После полудня к нам зашел Кемал-ага, пыльный и усталый. Он почмокал над Еламанчиком, сделал ему "рожки". Малыш сразу же уцепился за председательский палец. На лице Кемал-аги мелькнула, улыбка, и он долго не отходил от колыбельки — ее раздобыла и подвесила в углу комнаты неизменная Кейик-эдже.

— Вовремя вернулась, — повторил он зачем-то фразу Тойли. — В сельсовете дела запущены, порядок бы навести не мешало. А тут еще одно — детишек ждем. Только что из района звонили.

— Эвакуированных? — догадалась я.

— Ленинградских, — уточнил он. — Люди по горло заняты. Все, кто передвигаться может, — на хлопчатнике. Много его требуется для фронта. А детишкам мы хотим сад колхозный предоставить — устроить там что-то вроде пионерского лагеря. Как думаешь?

— Подходящее место, — одобрила я.

— По-моему, тоже подходящее, — сказал он. — Значит, договорились?

— О чем?

— О лагере, конечно.

— Не понимаю.

— Болезнь на тебя подействовала, что ли? Правление колхоза назначает тебя директором лагеря, что здесь непонятного?

— Трудно будет, — смутилась я. — Сельсовет, школа, лагерь.

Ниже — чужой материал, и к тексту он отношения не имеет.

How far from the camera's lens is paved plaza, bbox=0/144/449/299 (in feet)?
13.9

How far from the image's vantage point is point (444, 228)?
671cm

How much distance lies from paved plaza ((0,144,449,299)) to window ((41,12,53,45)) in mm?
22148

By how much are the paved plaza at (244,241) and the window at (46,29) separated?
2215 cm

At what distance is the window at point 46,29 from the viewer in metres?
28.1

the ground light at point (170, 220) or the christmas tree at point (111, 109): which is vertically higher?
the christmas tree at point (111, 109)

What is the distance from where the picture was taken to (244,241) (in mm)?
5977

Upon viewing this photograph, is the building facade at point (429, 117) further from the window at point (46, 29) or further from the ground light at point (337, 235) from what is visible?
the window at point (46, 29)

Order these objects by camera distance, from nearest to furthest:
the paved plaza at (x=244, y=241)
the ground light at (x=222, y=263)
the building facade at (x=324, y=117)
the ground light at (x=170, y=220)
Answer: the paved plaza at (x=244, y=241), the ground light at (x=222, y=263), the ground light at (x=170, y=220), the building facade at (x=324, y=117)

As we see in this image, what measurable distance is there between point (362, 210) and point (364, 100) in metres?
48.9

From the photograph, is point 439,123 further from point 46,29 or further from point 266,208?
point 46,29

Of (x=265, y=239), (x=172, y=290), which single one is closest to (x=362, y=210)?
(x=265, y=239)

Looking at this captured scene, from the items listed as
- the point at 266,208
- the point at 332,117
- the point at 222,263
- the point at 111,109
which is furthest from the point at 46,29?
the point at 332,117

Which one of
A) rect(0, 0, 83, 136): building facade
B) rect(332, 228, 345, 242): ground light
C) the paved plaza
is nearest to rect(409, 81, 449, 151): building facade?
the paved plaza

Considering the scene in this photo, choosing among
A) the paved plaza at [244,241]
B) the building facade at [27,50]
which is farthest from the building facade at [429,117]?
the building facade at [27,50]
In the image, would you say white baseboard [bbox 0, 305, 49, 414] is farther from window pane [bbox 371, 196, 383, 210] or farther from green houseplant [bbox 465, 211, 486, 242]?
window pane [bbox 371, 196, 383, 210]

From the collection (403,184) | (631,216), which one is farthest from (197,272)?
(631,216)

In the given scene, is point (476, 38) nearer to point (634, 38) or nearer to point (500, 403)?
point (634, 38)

— Всем, девушка, трудно, что поделаешь, — сказал он. — Понимаю, что у тебя малыш и все такое прочее. Силой заставить не могу. Но дети там в основном русские. Им без отцов-матерей да без языка своего сладко, думаешь? А ты в русской школе училась, язык знаешь. Мы тоже не за Копетдаг уехали — поможем, если что. В общем, слово за тобой.

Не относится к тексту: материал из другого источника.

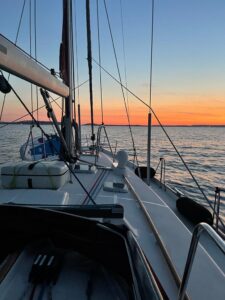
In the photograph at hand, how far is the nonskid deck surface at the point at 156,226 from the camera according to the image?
187 centimetres

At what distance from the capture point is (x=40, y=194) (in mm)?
3186

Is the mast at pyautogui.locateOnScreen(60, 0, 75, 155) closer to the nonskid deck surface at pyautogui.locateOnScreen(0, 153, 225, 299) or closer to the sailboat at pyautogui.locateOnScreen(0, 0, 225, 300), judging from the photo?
the nonskid deck surface at pyautogui.locateOnScreen(0, 153, 225, 299)

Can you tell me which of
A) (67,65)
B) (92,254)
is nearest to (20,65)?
(92,254)

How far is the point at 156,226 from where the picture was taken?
2748 millimetres

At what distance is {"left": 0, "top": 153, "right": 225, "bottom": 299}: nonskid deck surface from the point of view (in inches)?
73.8

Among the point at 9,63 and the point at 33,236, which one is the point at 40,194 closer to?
the point at 33,236

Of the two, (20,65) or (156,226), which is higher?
(20,65)

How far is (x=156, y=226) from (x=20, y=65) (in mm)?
1911

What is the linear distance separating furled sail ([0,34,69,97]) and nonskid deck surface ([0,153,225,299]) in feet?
4.27

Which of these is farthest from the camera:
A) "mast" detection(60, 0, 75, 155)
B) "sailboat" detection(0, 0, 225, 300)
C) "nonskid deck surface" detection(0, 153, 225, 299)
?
"mast" detection(60, 0, 75, 155)

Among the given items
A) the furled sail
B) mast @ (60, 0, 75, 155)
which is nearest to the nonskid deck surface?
mast @ (60, 0, 75, 155)

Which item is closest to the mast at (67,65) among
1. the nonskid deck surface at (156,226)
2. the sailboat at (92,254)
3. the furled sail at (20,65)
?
the nonskid deck surface at (156,226)

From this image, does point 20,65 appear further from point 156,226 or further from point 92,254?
point 156,226

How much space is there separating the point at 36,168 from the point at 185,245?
2047 millimetres
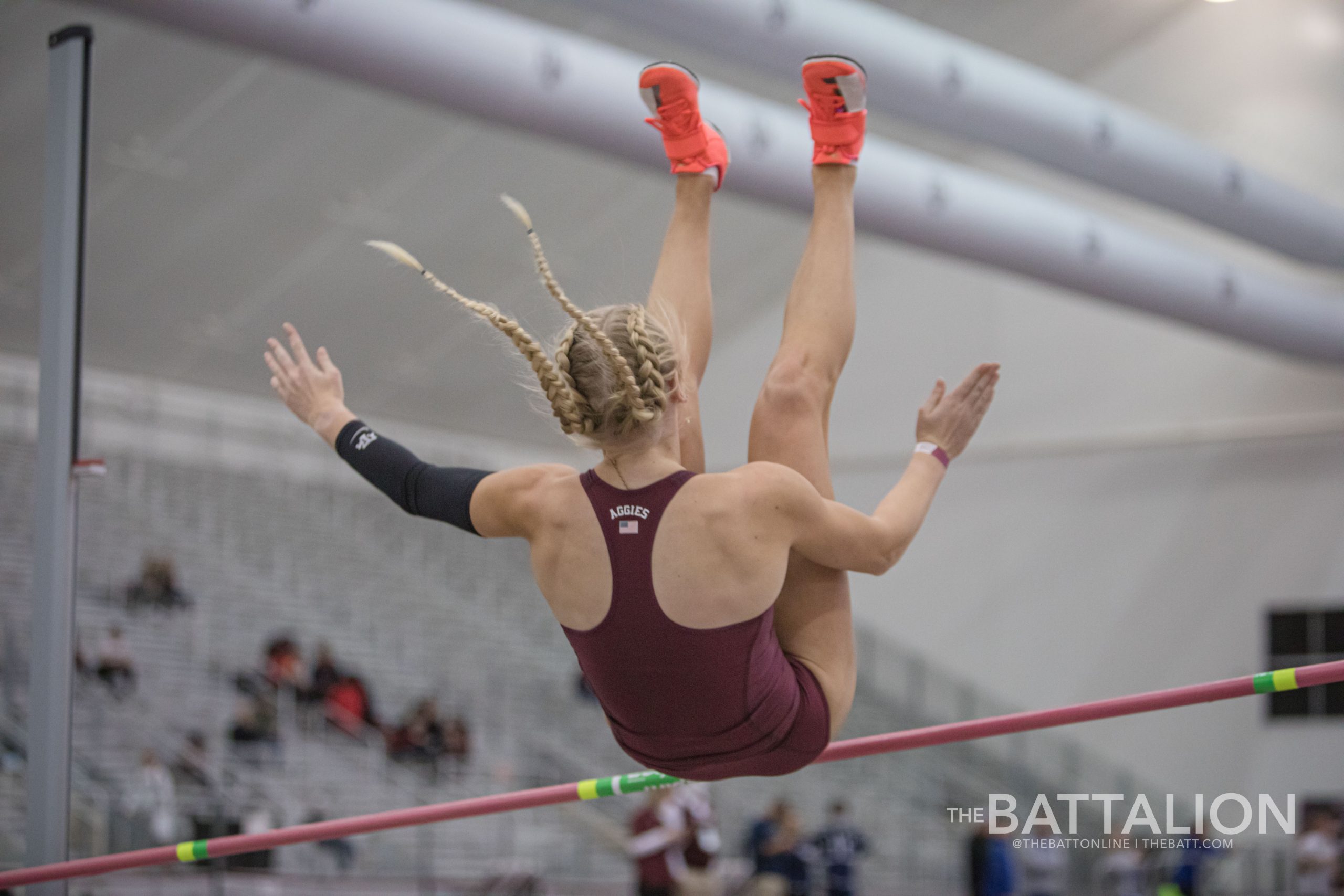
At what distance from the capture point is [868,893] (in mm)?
14172

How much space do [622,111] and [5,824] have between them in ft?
20.2

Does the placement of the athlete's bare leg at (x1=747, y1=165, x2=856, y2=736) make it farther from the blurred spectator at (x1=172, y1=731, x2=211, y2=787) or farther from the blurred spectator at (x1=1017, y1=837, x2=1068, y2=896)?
the blurred spectator at (x1=1017, y1=837, x2=1068, y2=896)

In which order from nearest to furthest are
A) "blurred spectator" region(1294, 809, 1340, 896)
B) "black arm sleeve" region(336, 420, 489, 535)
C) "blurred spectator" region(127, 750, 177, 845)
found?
"black arm sleeve" region(336, 420, 489, 535) → "blurred spectator" region(127, 750, 177, 845) → "blurred spectator" region(1294, 809, 1340, 896)

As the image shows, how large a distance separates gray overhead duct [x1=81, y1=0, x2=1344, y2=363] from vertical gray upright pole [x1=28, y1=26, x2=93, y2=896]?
117 inches

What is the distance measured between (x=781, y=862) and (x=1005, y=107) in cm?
570

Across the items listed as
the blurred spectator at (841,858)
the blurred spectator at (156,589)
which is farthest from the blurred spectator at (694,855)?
the blurred spectator at (156,589)

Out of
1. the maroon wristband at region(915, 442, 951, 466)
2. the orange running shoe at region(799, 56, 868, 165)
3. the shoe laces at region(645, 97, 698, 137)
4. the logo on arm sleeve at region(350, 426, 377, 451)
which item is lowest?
the maroon wristband at region(915, 442, 951, 466)

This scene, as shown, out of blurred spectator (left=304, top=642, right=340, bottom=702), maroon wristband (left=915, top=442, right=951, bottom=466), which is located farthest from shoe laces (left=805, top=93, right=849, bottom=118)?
blurred spectator (left=304, top=642, right=340, bottom=702)

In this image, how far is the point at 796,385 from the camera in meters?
2.81

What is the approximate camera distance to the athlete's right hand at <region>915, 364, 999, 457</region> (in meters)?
2.89

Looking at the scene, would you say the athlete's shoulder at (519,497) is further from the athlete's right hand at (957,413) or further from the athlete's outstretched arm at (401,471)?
the athlete's right hand at (957,413)

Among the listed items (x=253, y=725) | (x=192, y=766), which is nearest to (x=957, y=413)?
(x=192, y=766)

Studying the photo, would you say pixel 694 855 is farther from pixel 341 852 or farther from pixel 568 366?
pixel 568 366

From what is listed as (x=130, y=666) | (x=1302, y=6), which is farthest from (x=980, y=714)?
(x=130, y=666)
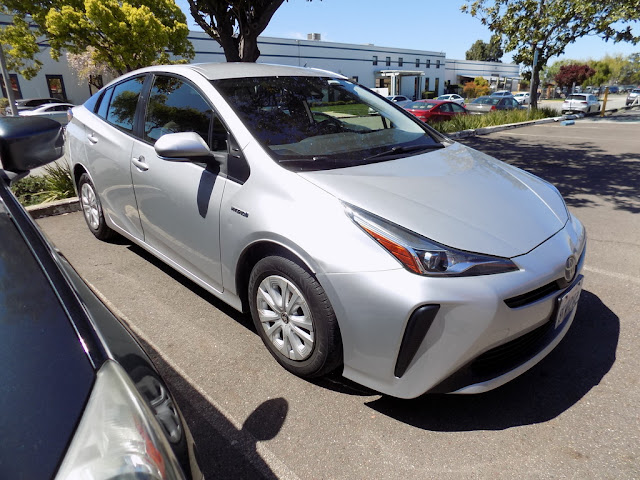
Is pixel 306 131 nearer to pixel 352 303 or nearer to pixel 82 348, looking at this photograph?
pixel 352 303

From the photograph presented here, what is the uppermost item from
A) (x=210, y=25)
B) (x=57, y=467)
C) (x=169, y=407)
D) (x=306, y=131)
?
(x=210, y=25)

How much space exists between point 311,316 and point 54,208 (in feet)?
15.9

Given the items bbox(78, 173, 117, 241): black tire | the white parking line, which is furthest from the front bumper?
bbox(78, 173, 117, 241): black tire

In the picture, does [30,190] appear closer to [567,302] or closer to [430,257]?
[430,257]

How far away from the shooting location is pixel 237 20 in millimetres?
7727

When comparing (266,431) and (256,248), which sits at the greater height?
(256,248)

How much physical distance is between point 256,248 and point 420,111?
15.5 metres

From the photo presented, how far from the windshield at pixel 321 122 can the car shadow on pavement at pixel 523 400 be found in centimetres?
138

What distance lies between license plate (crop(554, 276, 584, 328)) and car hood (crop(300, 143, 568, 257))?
0.96 feet

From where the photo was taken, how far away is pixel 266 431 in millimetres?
2176

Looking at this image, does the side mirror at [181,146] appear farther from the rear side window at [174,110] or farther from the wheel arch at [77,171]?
the wheel arch at [77,171]

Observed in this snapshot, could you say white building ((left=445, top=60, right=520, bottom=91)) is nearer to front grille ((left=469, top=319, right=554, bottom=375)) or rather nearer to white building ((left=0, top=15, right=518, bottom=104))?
white building ((left=0, top=15, right=518, bottom=104))

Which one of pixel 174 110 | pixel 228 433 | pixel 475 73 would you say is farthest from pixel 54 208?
pixel 475 73

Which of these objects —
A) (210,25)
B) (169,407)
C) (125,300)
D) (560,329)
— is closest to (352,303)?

— Зачем мое нужно, если вы свое уже сказали.

— Это ты мне брось! "Свое…" Дело тут добровольное, и так три плуга тянешь.

— Согласна, — сказала я.

Он сразу оживился.

— Вот и хорошо. Это ненадолго. Я всегда говорил, что Алмагуль молодец, любое дело ей по плечу, руки у нее золотые…

— Не льстите так откровенно, Кемал-ага, а то уважать перестану, — засмеялась я.

И он засмеялся.

Легко мне было говорить с ним, просто, как с отцом родным. Бывает же такое, что к совершенно постороннему человеку начинаешь вдруг родственные чувства испытывать! Это не всегда объяснимо, но, по-моему, это куда лучше, чем объяснимая неприязнь к ближнему, — правда?

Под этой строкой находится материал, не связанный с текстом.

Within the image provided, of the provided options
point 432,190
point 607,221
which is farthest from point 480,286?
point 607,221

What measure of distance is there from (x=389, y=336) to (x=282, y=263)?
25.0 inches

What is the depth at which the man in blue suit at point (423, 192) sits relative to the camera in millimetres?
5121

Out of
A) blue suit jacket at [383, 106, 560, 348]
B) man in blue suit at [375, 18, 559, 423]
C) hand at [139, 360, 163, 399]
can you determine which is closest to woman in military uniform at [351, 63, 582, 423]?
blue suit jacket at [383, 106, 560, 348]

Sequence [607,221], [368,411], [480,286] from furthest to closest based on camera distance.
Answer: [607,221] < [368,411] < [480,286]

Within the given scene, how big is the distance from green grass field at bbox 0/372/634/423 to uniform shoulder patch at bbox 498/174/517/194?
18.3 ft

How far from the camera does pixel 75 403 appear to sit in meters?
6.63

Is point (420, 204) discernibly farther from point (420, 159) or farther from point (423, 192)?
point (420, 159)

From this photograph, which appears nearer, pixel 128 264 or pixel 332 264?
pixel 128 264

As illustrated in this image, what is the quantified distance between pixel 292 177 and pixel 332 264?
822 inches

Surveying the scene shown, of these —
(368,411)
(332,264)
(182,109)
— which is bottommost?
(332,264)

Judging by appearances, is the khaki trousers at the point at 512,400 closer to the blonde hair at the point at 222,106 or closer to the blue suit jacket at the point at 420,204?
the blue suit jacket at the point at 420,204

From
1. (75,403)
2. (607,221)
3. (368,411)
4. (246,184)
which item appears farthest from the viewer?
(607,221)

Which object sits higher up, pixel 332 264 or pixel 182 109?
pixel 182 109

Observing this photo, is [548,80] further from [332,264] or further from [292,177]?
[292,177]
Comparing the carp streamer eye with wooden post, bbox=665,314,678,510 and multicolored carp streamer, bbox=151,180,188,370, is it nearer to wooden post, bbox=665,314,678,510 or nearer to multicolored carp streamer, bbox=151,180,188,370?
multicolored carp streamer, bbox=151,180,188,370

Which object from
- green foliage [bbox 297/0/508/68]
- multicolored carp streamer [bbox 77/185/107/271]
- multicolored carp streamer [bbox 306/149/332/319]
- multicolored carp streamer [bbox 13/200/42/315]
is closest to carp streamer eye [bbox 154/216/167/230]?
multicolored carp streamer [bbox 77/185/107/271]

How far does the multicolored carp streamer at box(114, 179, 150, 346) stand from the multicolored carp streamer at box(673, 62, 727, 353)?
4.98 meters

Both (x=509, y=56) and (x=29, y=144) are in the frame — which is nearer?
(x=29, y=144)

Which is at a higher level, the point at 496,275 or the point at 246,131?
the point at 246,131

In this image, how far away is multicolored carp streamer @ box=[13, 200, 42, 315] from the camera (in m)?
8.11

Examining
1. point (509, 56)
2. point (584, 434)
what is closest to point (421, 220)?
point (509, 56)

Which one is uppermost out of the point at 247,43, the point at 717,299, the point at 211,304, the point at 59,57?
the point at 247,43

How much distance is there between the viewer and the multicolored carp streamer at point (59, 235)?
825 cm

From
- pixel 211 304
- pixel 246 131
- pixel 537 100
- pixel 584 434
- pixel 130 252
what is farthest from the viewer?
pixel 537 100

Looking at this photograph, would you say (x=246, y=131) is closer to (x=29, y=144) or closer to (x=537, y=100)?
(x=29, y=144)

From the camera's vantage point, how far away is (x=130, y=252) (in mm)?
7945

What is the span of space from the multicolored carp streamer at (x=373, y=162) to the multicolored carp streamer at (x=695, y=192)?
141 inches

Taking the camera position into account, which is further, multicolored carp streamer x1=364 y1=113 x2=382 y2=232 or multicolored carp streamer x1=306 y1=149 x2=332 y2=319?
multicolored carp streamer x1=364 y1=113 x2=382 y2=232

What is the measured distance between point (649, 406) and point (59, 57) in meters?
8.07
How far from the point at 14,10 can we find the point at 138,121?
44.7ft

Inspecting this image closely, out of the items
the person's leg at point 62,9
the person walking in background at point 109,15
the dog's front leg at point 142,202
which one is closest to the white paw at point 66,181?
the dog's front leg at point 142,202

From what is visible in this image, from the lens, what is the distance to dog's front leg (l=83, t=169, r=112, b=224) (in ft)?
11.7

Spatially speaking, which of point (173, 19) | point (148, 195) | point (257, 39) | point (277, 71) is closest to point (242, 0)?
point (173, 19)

Появился Пошчи-почтальон, узнал, о чем разговор, заявил:

— Я тоже детишек люблю. Назначьте меня поваром в лагерь.

Как будто в шутку сказал, но шуткой эти слова не воспринялись. Тон какой-то не тот был.

— Письма носить кто будет? — грозно осведомился Кемал-ага.

Пошчи грустно покивал головой:

— Да-да… письма, шалтай-болтай… У меня, председатель, собаки в душе воют… сна вовсе лишился, хоть пальцами глаза закрывай. То похоронки, то треугольнички эти, то треугольнички, то похоронки… В самом деле, назначь другого на почту, сил моих больше нет лицо от людей отворачивать, словно это я, шалтай-болтай, односельчан убиваю!..

Кемал-ага рассердился.

— Умный человек ты, ровесник, а слова глупые говоришь. Кого назначу? Мерина своего, что ли? Вон Алмагуль — четыре вьюка тащит и не жалуется. Так что ты уж сделай милость, молчи, пока я на тебя Юсуп-агу не напустил. Вот Кейик твою, пожалуй, направим помощницей к Алмагуль…

Сад был большой, гектаров пять, однако кто-то не поленился обнести его высоким дувалом. Кое-где дувал обвалился под тяжестью времени и дождей, но все дыры были тщательно заложены колючим сушняком маклюры и гледичии. Здесь безраздельно царил Газак-ага — худой долговязый старик, у которого белоснежной была не только борода, но и густые кустики бровей. Он мне сразу заявил:

— Призреть сирот — дело богоугодное. Я не возражаю. Только учти, девушка Алмагуль, дети твои должны быть уважительными и послушными. Если начнут ветки ломать, мы с тобой не поладим. Фрукты понадобятся — сам давать буду, фруктов много, на всех хватит. Пусть играют в тени, пусть веселятся потихоньку, но не безобразничают. С тебя буду спрашивать, девушка Алмагуль, не с них. Пойдем посмотрим, где что ставить.

И зашагал на негнущихся ногах, заложив руки за спину, — владыка, да и только, ничего не скажешь.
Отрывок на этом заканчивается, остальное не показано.